#### Task statement
In the records below, locate the line containing "kingdom: Animalia", then extract it and all following lines exactly, ending with the last line.
#### Raw data ####
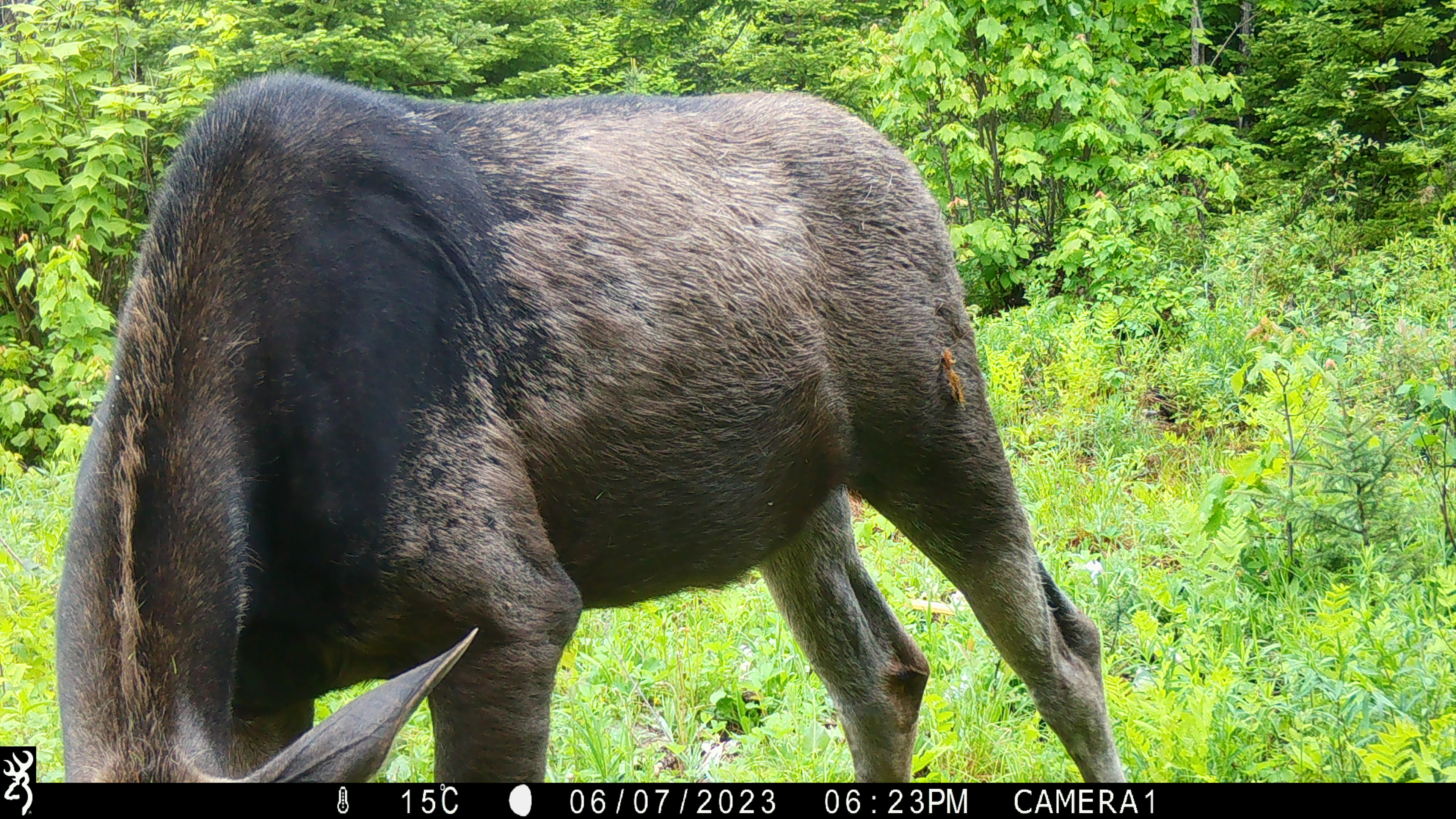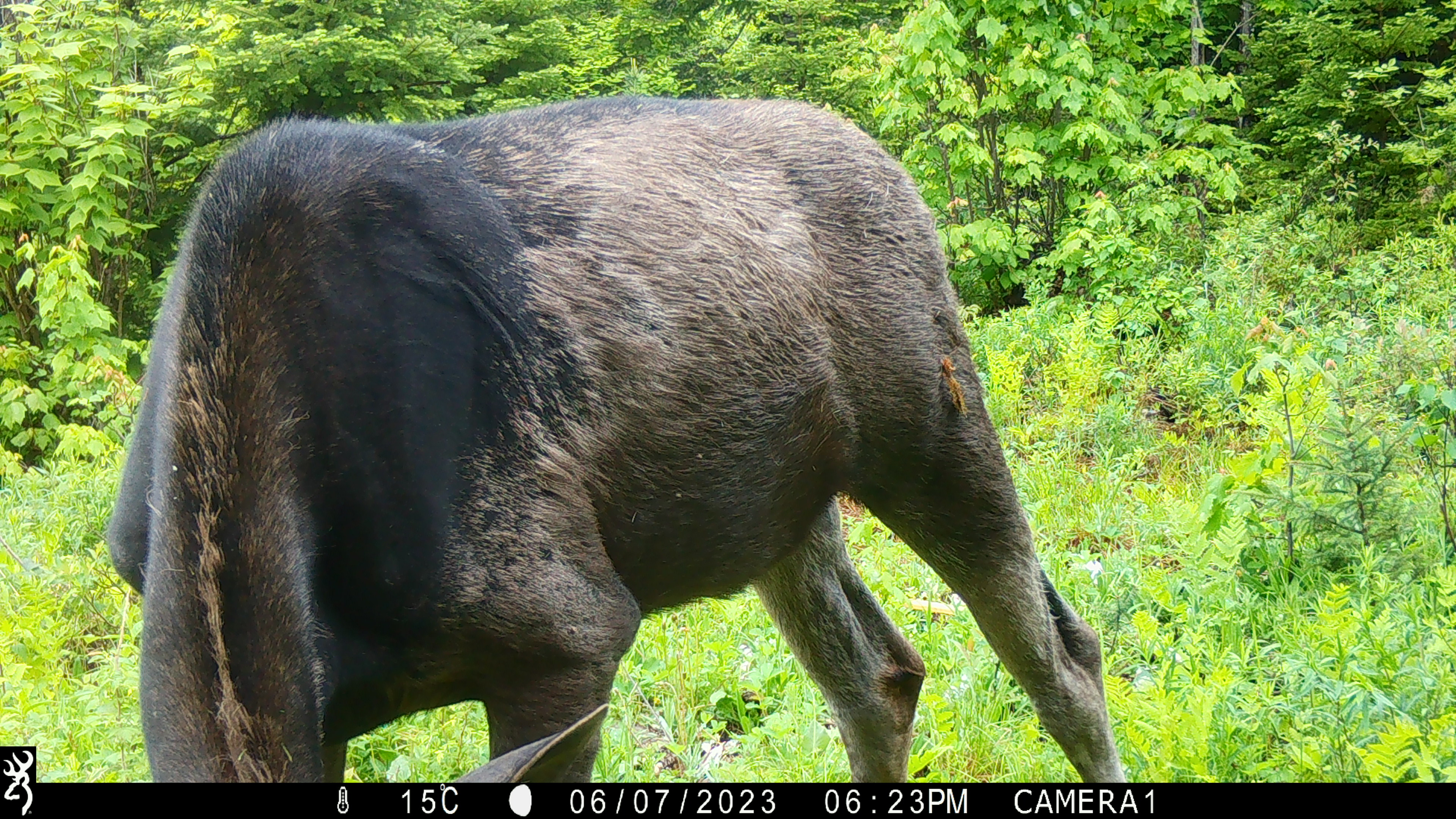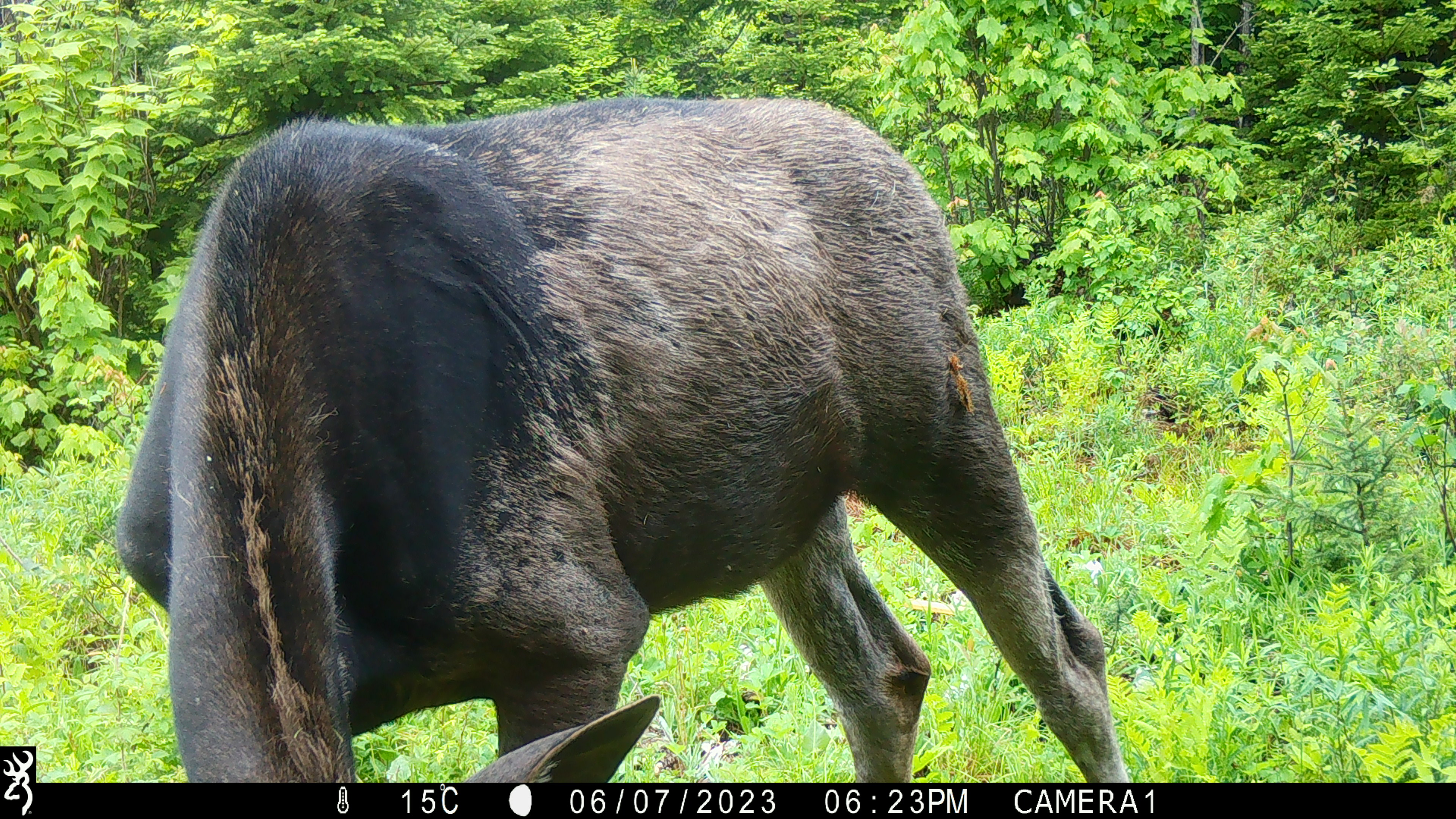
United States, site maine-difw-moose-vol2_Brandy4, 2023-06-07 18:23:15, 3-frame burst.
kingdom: Animalia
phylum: Chordata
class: Mammalia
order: Artiodactyla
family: Cervidae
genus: Alces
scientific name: Alces alces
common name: moose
####
#### Answer box
kingdom: Animalia
phylum: Chordata
class: Mammalia
order: Artiodactyla
family: Cervidae
genus: Alces
scientific name: Alces alces
common name: moose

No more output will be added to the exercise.